Problem/Motivation
The issue involved the menu_mask variable being empty, resulting in WSOD. This sometimes could result in the inability to install D7/D6.
Proposed resolution
The proposed solution in #33 explains the problem occurring when "2 requests come in at exactly the same time and menu_masks variable is not defined", resulting in the lack of a request lock and the variable remaining undefined.

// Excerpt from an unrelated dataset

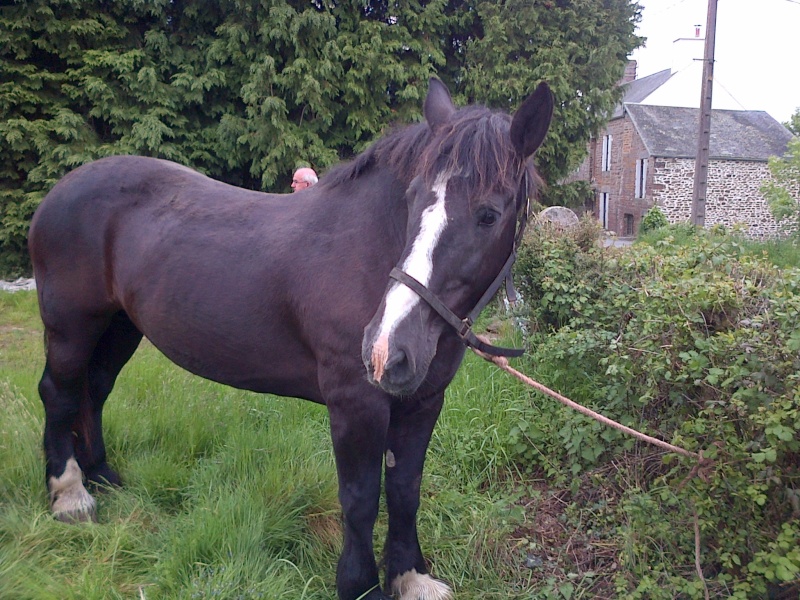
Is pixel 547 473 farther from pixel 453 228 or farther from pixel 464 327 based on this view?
pixel 453 228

Proposed solution in #53 is RTBC.
Remaining tasks
Comments by mikeytown in #57 in response to webchick in #55 to clarify the solution in the patch comment need review.
User interface changes
none
API changes
none
Original report by [username]
I haev seen too many requests to this and now it came to me that there is a way to rebuild without running a query to see whether router is empty.
Comments
Comment #1
chx CreditAttribution: chx commentedComment #2
moshe weitzman CreditAttribution: moshe weitzman commentedlooks good to me, and auto-recovers when you get into a nasty situation of your site going permanent WSOD.
Comment #3
chx CreditAttribution: chx commentedFor D6 too.
Comment #4
Gábor HojtsyWhy should this happen in the middle of an API function?
Comment #5
chx CreditAttribution: chx commented'Cos if the menu build does not happen (or fail) then your masks will be empty -- and this is the only case when your masks can be empty -- so it's a good time and time place to try to recover.
Comment #6
pwolanin CreditAttribution: pwolanin commentedAs an alternative, can we set the variable that says a rebuild is needed and maybe hard code a few masks in for this just this page request?
Comment #7
pwolanin CreditAttribution: pwolanin commentedhow about this? A quick test shows it works if the masks are deleted/emptied.
Comment #8
alexanderpas CreditAttribution: alexanderpas commented+1 to #1 nice patch, also fixes #307937: MYSQL Syntax error on installation with pre-filled tables
-1 to #7, that just looks ugly...
Comment #9
chx CreditAttribution: chx commentedso how do we proceed?
Comment #10
alexanderpas CreditAttribution: alexanderpas commentedhow about RTBC on the #1 patch?
Comment #11
robertDouglass CreditAttribution: robertDouglass commentedI've been bitten by this bug. Subscribe. Will review.
Comment #12
webchickI can't currently install D7 because of this, which is seriously impeding my ability to commit patches. ;) It'd be nice of chx/pwolanin could have a discussion about the best way to proceed.
Comment #13
alexanderpas CreditAttribution: alexanderpas commentedwebchick, did applying #1 fixed it for you?
Comment #14
dropcube CreditAttribution: dropcube commentedIt's happening for me every time I try to install D7 after the DBTNG patch. Would be good to find what is causing the issue, for what reason the menu rebuild does not happen during a fresh installation. Subscribing.
Comment #15
catchI've had this on occasion but not been able to consistently reproduce.
Comment #16
chx CreditAttribution: chx commentedGive me file level access to some place where I can reproduce something and I will figure out. I can't help a bug I can't see.
Comment #17
pwolanin CreditAttribution: pwolanin commentedPeople have seen this on D6 and D7, so it's some kind of race condition I think. But I'm at a loss as to what.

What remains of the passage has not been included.